* Reading text *
• • • • •

**NOTE**

**This manual describes the laboratory
experiment used during the 1996 - 1997 academic year. Significant
changes have been made since then, and the manual used during
the current academic year is in NOT available yet on the WEB.
Hardcopies can be purchased at the bookstore.**

To calculate an absolute voltage measurement by mechanical means and illustrate the concepts of the electric field by means of experimental demonstration.

The prelab homework must be done at home and handed to the lab TA before you start the lab. Read the instructions for this lab.

1) What is the expression for the stored energy in a capacitor in terms of capacitance and voltage?

2) Derive the expression for the buoyant force _{ } given in the write up.

3) What are students supposed to learn by doing the lab?

A force (given by Coulomb's Law) is exerted on a particular electric charge by every other charge. The total electrical force acting on such a charge is the sum of all these forces. If a small charge were introduced to "test" it, the force on this test charge would be found to vary as it was moved around.

Considerations such as these give rise to the concept of a field. The force per unit test charge is a function of position in space that is independent of the test charge and characteristic of the spatial distribution of charge in the region. At any location the electric field (due to an array of charges, for example) is defined as the electric force per unit charge (i.e.. the force that would be exerted on a unit positive charge) at that point. The electric field can be thought of as the capacity for producing an electric force on a charge. Conceptually, the electric field is well defined at any place even though there may not actually be any test charge there to experience it.

• • • • •

* Data provided *
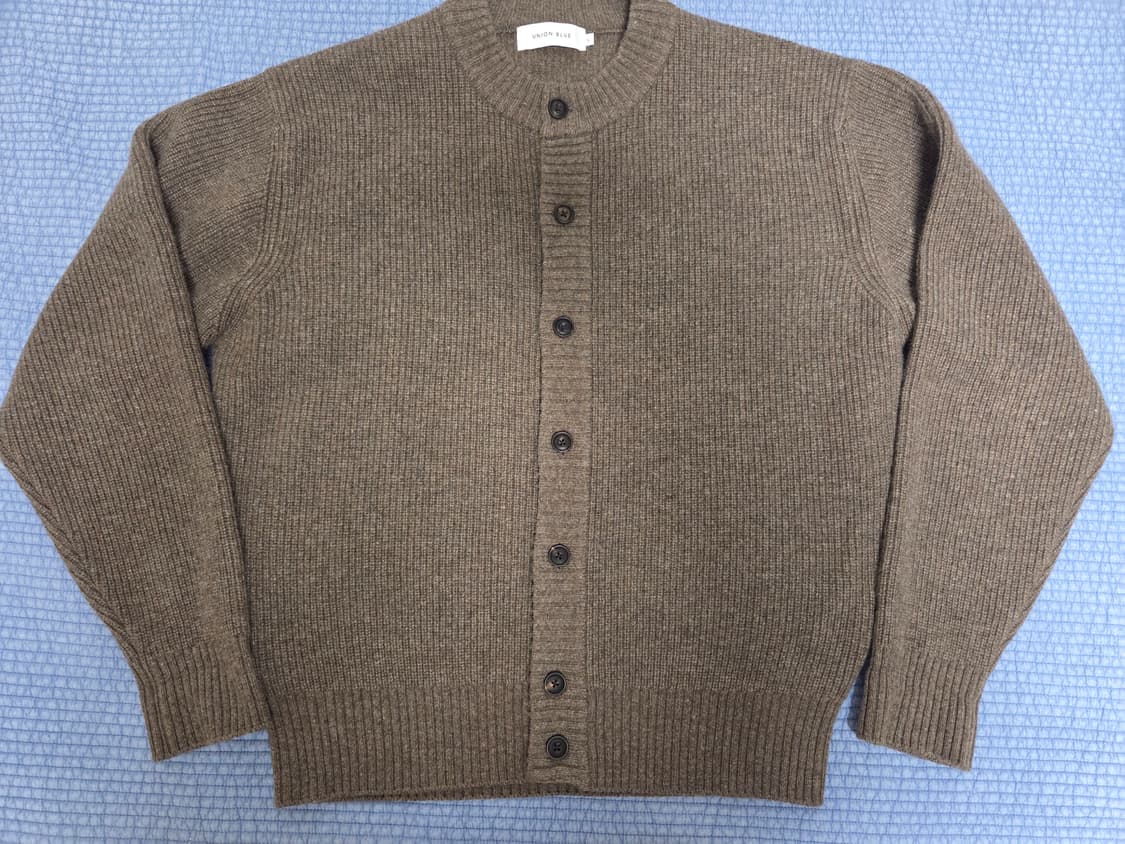 유니온블루 스트럭처 크롭 가디건 멜란지브라운 상품이미지2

• • • • •

* Work item *
Pick up the electric field lab manual after its final sentence and keep writing it from there.

* Output for this task *
If a test charge is moved around in an electric field, work will be done on it by the electric force. The static electrical force of Coulomb's law is a conservative force. That is, the work done moving between two points is independent of the path taken. This suggests another useful concept, electric potential. The potential difference between two points is the work per unit charge that would be done by the electric field in moving a test charge between them.

Such experience should help the student gain a concrete grasp of these abstract concepts and facilitate understanding of capacitance and the connection between force, distance and energy in the context of electrical phenomena.

In the first part of this experiment, you will relate an electrical potential to mechanical quantities using an indirect method to make an absolute voltage measurement. This method, through clever design, avoids the worst of the systematic errors from which a direct Coulomb's Law experiment suffers and yields more precise results. The ability to design experiments which yield results with small systematic errors is what distinguishes the best experimental scientists. In the second part, you will investigate static electric fields and map out their potentials.

An absolute measurement of electrical potential difference (V-voltage) by mechanical means is a way to learn about electrical quantities and relate them directly to mechanical ones that are already understood. Along the way other familiar phenomena will be verified.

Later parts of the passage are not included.